━━━━━ Исходный текст

286 дней и ночей на передовой

Именно такая судьба выпала в войну белорусу Николаю Быкову

Именно такая судьба выпала в войну командиру роты белорусу Николаю Быкову. И, слава Богу, выжил всем смертям назло

Прижать ее пальцы к щеке

…Потом в палату вошла операционная сестра. Вся в белом. Я смотрел на нее тогда, как на чудо. Она подсела ко мне и сказала: «Ну вот, теперь все в порядке, будете жить. Сделали все, что могли». И я не словам, а одному только ее голосу обрадовался. Она поставила мне градусник и сказала, чтобы держал. Я наклонил голову и увидел близко перед собой ее руку. У меня появилось острое желание дотянуться до ее пальцев, чтобы прижать их к щеке. Они были прохладными, чистыми и пахли душистым мылом. Медсестра не одернула руку, а только потрепала указательным пальцем кончик моего носа. Я никогда не был таким счастливым, как в ту минуту…

Сколько же времени прошло с того дня, а солдат помнит эти волнующие минуты! В августе далекого 44-го Николай Быков был тяжело ранен в ногу. Его рота неожиданно оказалась в тылу врага. Решили: как только стемнеет, будут пробираться к своим. Но как быть с ним, командиром роты? Ползти на четвереньках с перебитой ногой невозможно. Нести на плащ-накидке двум человекам не под силу. К тому же надо было тащить три автомата и несколько дисков с патронами.

━━━━━━━━━━

### Задания
[1] Когда, согласно тексту о Николае Быкове, он был тяжело ранен в ногу?
[2] Приведите фрагмент текста о Николае Быкове между словами «Сколько же времени» и «дисков с патронами.» включительно, заменив в нем «три автомата» на «три винтовки».

━━━━━ Записи данных

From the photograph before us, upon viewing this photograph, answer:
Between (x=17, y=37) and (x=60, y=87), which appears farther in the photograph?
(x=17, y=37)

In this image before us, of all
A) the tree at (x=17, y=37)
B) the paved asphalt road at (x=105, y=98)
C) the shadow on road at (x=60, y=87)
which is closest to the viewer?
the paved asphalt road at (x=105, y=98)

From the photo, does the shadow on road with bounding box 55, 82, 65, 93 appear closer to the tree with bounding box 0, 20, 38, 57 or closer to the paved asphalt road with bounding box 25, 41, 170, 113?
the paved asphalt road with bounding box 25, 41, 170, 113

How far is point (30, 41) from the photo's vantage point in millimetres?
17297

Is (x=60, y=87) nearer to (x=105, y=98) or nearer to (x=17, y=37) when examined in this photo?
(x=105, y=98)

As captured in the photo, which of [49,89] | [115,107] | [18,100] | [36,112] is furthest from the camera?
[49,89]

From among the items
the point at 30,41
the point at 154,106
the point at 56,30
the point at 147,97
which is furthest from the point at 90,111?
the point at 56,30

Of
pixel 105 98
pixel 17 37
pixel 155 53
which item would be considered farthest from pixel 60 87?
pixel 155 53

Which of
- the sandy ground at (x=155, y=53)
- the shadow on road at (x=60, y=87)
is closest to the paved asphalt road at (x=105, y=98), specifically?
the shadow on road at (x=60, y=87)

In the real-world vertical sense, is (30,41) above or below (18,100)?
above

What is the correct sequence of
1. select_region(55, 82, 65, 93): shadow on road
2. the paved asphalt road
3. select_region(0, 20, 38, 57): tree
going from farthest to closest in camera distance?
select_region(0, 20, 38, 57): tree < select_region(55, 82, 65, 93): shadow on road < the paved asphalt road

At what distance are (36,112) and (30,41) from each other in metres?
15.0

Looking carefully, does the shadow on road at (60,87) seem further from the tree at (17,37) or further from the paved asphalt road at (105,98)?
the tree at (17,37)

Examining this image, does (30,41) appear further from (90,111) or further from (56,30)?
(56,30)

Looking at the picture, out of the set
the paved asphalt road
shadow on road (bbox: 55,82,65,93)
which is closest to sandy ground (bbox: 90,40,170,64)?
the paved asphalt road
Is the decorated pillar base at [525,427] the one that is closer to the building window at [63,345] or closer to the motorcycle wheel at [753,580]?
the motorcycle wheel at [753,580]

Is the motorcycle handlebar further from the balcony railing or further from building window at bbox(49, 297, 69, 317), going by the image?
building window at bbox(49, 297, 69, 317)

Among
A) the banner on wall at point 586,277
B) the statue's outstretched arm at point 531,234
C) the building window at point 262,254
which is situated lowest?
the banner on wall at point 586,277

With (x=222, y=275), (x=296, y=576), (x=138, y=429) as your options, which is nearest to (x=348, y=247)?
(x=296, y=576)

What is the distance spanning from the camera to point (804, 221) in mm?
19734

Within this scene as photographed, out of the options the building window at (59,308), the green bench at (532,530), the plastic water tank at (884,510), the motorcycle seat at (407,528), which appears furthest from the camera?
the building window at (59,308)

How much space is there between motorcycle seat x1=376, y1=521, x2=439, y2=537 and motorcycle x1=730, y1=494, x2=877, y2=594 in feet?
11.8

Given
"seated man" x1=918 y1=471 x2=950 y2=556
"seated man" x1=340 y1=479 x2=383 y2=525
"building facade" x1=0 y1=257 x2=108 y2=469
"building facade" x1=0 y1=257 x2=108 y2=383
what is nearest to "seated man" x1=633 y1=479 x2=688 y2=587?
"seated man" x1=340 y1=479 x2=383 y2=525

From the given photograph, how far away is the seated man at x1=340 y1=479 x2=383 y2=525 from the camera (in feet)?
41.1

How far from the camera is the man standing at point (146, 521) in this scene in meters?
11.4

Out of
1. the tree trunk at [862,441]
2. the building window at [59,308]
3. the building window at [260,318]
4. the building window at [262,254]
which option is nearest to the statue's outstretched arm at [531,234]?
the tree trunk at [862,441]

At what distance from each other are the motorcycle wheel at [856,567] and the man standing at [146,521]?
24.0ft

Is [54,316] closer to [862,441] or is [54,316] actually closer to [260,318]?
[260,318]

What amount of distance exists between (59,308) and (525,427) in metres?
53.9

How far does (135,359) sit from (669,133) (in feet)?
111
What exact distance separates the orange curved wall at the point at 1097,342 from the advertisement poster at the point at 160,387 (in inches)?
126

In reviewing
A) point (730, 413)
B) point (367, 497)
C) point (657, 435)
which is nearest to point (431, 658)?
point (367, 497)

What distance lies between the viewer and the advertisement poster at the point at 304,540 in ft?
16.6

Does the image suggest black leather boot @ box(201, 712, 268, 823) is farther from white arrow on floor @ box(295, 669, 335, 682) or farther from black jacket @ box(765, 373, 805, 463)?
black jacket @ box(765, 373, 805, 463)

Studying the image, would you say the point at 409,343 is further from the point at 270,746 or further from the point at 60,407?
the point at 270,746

━━━━━━━━━━

### Ответы к заданиям
[1] В августе 44-го.

[2]
Сколько же времени прошло с того дня, а солдат помнит эти волнующие минуты! В августе далекого 44-го Николай Быков был тяжело ранен в ногу. Его рота неожиданно оказалась в тылу врага. Решили: как только стемнеет, будут пробираться к своим. Но как быть с ним, командиром роты? Ползти на четвереньках с перебитой ногой невозможно. Нести на плащ-накидке двум человекам не под силу. К тому же надо было тащить три винтовки и несколько дисков с патронами.